One of our New Year’s resolution as a design team here at Lazar Landscape is to take advantage of the many landscape related daytrip opportunities available to us in the San Francisco Bay area to spend time together as a team, to gain inspiration and insight for our designs, and mostly to have fun. Our first fieldtrip was to CornerStone in Sonoma, California. The weather gods were kind to us as we strolled through the gardens and surrounding shops.
If you don’t know about CornerStone, it’s a large gallery of display gardens by local and world renowned landscape architects and designers. The landscape installations change often, so there’s always something new and interesting. If you’re a garden lover planning a trip to the Sonoma wine country, it’s worth stopping by. Admission to the gardens at CornerStone is free. On a beautiful day you can spend hours strolling through the widely varied landscape installations that range from high concept spaces like Pamela Burton’s installation ‘Earthwalk,’ to more natural installations by John Greelee and James Van Sweden, to very utilitarian installations like ‘Attention! Potager’ by Scott Daigre, and a children’s garden by MIG that was quite appealing.
Group favorite installations were ‘Rise’ by Planet Horticulture who always delivers with their amazing plant combinations, and ‘In the Air’ by Conway Cheng Chang. When we think about gardens and landscapes enriching and nurturing our senses, we commonly think about what we see, smell and touch. With a simple construction of culms from Bambusa oldhamii (Giant Timber Bamboo) on a metal frame, Chang constructed an organic flute of sorts that uses the wind in the Sonoma Valley to create simple, beautiful organic sounds. It inspired me to find ways to bring sound into my design to complete the sensory stimulation.
When you go, make time for the reflecting pond – a permanent element at CornerStone. It’s the point where the landscaped elements end and the rolling hills and agricultural surroundings begin. I love the meditative quality of a good reflecting pond, and I used those few moments to, well reflect, on how fortunate I am to do the work I do with the people I get to work with.
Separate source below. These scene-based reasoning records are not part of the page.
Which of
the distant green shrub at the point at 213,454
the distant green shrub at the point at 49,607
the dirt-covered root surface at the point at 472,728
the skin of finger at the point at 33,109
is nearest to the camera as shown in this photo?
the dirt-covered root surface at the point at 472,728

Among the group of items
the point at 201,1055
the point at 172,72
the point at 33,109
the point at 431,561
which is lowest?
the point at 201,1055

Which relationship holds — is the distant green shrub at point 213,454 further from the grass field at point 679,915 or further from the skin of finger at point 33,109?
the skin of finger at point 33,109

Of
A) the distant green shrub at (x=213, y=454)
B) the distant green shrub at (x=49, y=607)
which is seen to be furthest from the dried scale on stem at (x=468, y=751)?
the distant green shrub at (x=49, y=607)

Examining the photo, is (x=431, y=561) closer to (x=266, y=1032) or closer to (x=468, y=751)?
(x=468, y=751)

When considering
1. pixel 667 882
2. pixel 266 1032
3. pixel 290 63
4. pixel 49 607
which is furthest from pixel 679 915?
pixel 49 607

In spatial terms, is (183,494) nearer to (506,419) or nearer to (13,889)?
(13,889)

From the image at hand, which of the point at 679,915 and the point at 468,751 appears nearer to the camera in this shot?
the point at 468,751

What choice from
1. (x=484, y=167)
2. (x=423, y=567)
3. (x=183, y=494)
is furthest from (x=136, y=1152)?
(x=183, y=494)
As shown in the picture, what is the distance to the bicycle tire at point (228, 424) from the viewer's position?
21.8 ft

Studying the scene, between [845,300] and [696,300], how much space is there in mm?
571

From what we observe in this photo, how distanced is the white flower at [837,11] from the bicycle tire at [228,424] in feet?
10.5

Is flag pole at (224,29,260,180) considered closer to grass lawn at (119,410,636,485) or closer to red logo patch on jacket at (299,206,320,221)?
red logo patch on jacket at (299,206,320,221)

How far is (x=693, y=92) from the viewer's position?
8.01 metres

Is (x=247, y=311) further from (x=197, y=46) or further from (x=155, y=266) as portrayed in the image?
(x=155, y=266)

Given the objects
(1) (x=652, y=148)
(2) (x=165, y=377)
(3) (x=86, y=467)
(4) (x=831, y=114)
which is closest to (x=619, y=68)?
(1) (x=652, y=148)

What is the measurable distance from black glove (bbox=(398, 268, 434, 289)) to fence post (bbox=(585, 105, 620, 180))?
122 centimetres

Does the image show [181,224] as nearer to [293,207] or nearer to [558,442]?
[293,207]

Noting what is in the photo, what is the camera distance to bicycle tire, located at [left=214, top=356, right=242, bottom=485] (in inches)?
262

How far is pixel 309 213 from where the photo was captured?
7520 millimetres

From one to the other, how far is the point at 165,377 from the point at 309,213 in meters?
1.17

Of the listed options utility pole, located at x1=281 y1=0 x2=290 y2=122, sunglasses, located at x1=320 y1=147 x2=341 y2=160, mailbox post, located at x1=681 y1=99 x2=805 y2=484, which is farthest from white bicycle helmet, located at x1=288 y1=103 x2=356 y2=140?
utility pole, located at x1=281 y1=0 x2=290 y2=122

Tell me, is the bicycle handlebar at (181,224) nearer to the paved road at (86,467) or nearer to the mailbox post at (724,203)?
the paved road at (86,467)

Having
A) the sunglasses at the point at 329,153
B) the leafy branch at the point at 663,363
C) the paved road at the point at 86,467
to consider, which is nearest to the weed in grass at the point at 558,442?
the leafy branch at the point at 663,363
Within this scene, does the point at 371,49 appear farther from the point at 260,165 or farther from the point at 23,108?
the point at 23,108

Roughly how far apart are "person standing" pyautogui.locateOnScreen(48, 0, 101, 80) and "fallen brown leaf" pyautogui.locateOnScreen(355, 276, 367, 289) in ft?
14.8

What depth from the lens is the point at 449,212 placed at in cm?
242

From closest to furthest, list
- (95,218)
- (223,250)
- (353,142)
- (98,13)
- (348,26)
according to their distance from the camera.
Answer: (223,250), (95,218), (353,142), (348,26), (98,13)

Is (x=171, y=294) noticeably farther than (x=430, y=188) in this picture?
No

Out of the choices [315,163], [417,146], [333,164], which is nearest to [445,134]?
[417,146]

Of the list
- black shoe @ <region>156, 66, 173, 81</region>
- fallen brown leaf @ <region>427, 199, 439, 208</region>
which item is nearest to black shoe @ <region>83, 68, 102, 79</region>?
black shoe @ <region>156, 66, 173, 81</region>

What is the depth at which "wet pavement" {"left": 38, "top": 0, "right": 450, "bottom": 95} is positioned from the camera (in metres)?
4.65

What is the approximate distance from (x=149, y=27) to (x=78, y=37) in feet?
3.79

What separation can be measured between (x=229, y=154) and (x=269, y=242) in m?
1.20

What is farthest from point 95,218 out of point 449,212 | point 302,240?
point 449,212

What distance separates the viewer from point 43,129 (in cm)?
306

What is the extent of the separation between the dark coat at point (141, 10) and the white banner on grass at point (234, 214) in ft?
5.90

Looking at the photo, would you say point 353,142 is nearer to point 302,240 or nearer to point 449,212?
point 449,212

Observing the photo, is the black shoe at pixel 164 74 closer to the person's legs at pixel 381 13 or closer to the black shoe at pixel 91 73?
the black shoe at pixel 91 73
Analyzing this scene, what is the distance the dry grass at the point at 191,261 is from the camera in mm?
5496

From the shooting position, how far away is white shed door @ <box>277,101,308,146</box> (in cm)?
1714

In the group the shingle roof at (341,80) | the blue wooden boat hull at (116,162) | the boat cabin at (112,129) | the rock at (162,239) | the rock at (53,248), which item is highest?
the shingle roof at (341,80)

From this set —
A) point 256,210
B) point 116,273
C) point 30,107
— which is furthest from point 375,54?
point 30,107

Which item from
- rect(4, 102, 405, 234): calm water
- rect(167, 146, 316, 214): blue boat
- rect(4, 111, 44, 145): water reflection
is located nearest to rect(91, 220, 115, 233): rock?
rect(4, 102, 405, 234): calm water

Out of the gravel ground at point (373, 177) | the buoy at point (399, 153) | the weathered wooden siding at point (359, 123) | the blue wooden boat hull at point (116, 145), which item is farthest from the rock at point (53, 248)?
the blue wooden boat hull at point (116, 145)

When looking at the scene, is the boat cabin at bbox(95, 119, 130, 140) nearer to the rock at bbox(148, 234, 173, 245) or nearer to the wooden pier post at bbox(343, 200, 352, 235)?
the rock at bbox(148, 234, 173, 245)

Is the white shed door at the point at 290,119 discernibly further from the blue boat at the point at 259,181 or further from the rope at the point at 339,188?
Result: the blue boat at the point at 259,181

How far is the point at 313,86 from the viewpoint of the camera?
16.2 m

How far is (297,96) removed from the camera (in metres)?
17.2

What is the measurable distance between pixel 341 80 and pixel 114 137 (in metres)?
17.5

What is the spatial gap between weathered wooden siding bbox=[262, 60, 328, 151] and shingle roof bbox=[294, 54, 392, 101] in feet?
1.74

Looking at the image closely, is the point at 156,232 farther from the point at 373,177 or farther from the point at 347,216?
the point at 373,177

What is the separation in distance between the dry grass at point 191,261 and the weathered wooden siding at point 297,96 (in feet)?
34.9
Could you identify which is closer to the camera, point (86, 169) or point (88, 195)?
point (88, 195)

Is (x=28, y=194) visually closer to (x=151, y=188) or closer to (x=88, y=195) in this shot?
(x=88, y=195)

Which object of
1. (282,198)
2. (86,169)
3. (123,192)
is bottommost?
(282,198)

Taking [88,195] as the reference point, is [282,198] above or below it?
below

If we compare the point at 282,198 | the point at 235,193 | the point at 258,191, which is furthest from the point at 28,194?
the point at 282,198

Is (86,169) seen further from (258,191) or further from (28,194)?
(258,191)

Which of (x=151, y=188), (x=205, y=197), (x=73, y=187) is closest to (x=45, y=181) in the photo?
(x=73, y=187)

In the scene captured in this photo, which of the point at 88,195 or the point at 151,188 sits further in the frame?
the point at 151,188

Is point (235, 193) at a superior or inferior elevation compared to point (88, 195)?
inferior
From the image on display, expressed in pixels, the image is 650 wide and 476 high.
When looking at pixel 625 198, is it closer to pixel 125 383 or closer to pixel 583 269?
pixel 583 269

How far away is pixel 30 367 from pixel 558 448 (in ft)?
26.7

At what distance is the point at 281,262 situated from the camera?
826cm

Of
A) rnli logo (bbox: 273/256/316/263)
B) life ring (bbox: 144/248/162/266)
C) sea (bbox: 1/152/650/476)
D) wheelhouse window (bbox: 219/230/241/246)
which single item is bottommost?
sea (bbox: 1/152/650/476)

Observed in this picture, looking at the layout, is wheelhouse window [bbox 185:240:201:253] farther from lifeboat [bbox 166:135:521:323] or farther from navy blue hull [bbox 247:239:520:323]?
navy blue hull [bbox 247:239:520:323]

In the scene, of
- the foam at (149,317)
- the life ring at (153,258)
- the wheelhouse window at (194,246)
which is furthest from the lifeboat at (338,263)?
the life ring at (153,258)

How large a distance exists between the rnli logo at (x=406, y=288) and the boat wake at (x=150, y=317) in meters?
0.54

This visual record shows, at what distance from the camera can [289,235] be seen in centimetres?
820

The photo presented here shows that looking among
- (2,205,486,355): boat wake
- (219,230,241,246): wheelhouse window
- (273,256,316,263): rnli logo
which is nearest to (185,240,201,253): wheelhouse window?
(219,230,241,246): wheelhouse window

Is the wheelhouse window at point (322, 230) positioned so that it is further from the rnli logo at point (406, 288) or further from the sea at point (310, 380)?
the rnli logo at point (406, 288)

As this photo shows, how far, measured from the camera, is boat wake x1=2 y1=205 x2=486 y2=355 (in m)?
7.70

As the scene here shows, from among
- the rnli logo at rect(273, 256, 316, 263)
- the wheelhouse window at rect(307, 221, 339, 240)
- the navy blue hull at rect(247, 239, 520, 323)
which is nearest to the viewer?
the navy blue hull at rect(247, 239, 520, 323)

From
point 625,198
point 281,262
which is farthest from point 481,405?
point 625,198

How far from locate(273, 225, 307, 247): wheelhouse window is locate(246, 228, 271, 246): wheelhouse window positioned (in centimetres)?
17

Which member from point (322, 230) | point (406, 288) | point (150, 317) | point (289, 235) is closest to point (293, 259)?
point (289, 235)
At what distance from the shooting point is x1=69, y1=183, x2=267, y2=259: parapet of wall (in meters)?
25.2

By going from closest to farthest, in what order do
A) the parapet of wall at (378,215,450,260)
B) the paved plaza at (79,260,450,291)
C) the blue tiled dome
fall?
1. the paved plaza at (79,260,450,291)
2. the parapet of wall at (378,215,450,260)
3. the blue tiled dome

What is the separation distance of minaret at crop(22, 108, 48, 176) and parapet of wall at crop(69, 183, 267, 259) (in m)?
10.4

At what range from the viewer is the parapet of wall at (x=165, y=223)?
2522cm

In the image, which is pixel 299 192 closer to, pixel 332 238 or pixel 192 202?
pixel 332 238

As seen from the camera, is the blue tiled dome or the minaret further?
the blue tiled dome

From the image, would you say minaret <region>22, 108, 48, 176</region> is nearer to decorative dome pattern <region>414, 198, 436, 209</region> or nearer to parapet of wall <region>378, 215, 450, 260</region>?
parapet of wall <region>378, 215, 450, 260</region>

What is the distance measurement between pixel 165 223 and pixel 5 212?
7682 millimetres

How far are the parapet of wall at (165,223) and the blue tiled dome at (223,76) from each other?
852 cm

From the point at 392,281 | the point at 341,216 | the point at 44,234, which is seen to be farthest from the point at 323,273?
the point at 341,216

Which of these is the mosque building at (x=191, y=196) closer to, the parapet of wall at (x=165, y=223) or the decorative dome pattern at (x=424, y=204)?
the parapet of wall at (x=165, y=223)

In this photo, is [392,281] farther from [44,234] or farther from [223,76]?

There are great shops surrounding the landscapes at CornerStone. I found an amazing faux bois (or funky concrete tree as I like to call it) at Artefact – and get lots of ideas and goodies from PotterGreen, and the sculptures at New Leaf Gallery pull you into the actual landscape installations at CornerStone. There are also Sonoma wineries represented, so you can kick of your wine tasing right at CornerStone.
Whether you spend an hour or four, CornerStone is a great stop on any trip to Sonoma wine country.